Person1: This is what they said
Person2: This is what the other person said
Person3: I have a question. This is my question?
Person1: This is the answer
The conversations can be varied, about a range of topics (it is from a parliament) - and I want a tool whereby politicians can ask questions about proceedings.
These text files are about 50KB in size.
Using ChatGPT, I can paste the contents of these files in chunks, into the web interface. I can then ask ChatGPT to answer questions or summarise the contents.
How can I replicate this behaviour using the API?

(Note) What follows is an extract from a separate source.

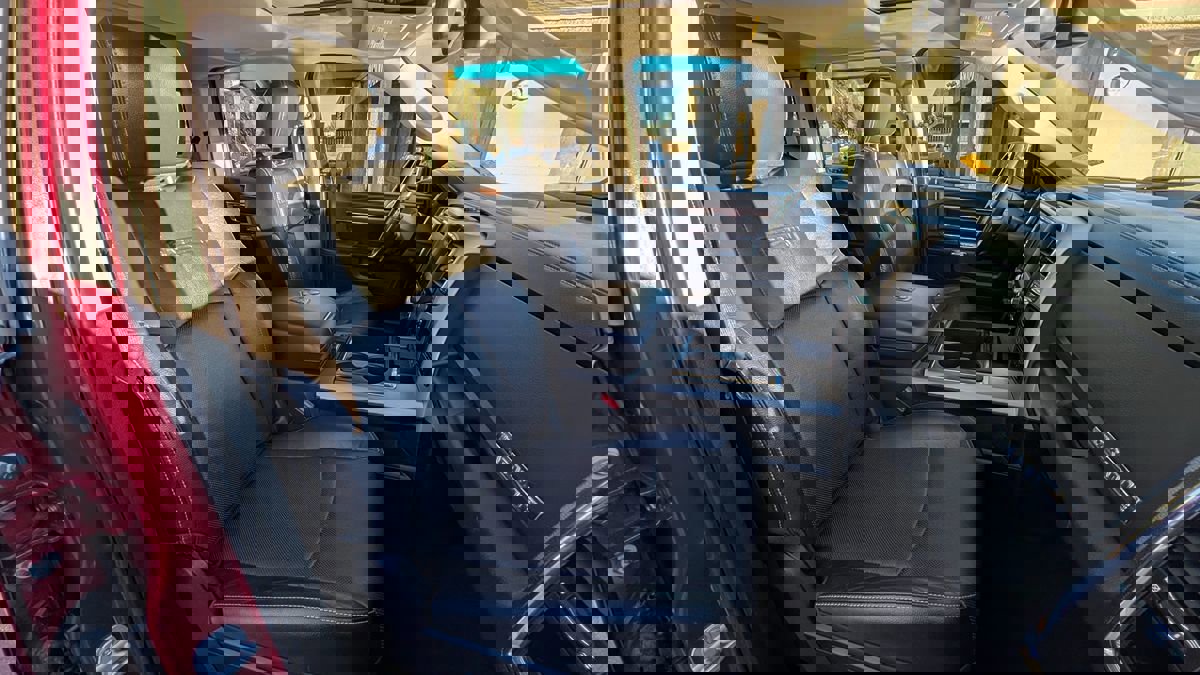 Used 2014 RAM 1500 Laramie w/ Convenience Group image 31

I have tried a few different approaches, and even asked ChatGPT - but have made no real progress!
Your going to be limited by the context length so if the text is small enough you can directly bring in a text file and with the right prompts get answers. For files that exceed the context length you have to chunk the file and store the information into a new database this guy has a good example using pinecone GPT-4 Tutorial: How to Chat With Multiple PDF Files (~1000 pages of Tesla's 10-K Annual Reports) - YouTube. Its also possible to use the API to generate a knowledge graph from the data locally and use that with context pointers to interrogate the data. The final method which I haven’t explored yet is to fine-tune train a model on your particular data set. You would have to look into that more, could be a viable option.